* [WRITTEN EXERCISE]
Reproduce the data between the lines holding "As seen in the" and "Out of all of", inclusive, substituting "closest" for "nearest" and leaving everything else unchanged. Give only those lines.
━━ DATA EXCERPTS
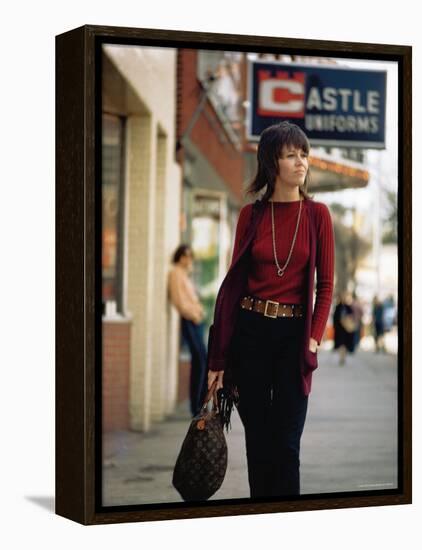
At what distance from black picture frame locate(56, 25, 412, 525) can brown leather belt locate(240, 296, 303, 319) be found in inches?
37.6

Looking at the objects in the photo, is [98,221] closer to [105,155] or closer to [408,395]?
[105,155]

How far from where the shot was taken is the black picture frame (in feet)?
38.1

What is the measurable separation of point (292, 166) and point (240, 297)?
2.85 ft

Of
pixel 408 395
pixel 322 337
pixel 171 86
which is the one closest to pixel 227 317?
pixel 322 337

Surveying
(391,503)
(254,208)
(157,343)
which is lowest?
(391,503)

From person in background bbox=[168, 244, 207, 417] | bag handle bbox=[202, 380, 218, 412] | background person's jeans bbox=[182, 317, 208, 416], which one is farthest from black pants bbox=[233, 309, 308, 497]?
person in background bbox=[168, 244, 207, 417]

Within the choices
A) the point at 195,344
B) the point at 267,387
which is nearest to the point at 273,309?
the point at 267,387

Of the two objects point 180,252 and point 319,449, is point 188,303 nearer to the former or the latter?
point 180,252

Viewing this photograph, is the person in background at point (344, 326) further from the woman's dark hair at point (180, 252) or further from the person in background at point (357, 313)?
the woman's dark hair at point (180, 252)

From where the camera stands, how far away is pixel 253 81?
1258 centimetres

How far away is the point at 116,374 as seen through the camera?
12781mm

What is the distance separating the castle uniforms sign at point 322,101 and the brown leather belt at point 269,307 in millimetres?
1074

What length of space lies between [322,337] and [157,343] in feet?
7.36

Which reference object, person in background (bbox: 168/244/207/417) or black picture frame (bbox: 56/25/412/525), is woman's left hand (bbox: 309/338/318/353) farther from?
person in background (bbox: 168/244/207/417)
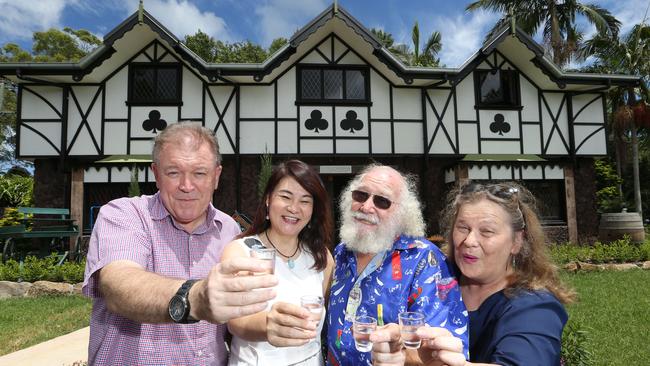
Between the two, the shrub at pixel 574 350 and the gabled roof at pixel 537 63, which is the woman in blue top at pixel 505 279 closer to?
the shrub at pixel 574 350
━━━━
━━ DATA EXCERPTS
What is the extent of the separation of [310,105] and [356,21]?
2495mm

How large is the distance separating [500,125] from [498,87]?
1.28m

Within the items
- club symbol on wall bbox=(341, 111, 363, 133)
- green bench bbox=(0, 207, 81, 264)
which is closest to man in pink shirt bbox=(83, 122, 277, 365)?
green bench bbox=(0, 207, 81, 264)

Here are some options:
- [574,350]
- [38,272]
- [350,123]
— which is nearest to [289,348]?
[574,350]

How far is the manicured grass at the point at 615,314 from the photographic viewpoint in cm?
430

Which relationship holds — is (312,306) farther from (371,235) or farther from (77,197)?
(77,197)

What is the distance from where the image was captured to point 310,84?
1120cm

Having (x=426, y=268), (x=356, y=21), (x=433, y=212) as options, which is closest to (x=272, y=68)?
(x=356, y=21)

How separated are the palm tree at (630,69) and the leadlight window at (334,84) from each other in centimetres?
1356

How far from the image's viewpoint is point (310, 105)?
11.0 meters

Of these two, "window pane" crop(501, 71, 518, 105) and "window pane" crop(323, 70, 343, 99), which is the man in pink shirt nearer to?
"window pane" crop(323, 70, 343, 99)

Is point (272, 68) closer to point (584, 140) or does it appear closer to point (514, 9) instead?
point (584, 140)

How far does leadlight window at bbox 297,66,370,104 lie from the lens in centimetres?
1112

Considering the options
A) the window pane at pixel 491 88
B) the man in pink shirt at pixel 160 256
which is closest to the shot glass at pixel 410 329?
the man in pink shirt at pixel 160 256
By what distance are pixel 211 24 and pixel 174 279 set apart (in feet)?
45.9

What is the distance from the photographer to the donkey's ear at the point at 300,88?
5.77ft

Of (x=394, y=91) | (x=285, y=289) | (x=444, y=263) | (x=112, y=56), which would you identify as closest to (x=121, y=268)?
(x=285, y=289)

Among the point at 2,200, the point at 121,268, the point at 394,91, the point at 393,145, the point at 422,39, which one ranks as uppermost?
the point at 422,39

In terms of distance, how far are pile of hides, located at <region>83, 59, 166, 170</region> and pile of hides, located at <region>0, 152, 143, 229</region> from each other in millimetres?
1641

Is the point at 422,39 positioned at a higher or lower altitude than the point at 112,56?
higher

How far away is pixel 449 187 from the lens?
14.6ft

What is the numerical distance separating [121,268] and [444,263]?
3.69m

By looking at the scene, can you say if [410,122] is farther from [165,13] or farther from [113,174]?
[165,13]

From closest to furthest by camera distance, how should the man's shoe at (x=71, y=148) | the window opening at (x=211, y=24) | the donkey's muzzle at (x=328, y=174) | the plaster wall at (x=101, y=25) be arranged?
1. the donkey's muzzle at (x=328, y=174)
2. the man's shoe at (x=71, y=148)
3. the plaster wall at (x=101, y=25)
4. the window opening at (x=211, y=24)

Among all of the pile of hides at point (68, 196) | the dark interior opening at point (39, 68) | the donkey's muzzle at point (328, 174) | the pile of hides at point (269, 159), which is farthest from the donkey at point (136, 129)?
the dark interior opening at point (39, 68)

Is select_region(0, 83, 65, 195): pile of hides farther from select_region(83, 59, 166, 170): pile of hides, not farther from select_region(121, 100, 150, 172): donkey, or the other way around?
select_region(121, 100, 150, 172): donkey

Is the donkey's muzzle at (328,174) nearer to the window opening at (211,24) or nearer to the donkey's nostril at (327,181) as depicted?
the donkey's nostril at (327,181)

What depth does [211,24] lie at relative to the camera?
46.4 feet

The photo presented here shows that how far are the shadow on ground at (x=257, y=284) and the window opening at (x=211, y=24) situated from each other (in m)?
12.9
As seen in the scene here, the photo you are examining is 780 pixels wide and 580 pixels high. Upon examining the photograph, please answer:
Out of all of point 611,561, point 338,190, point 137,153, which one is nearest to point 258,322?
━━━━
* [TASK OUTPUT]
As seen in the scene here, the photo you are examining is 780 pixels wide and 580 pixels high. Upon examining the photograph, please answer:
Out of all of point 611,561, point 338,190, point 137,153, which one is closest to point 258,322?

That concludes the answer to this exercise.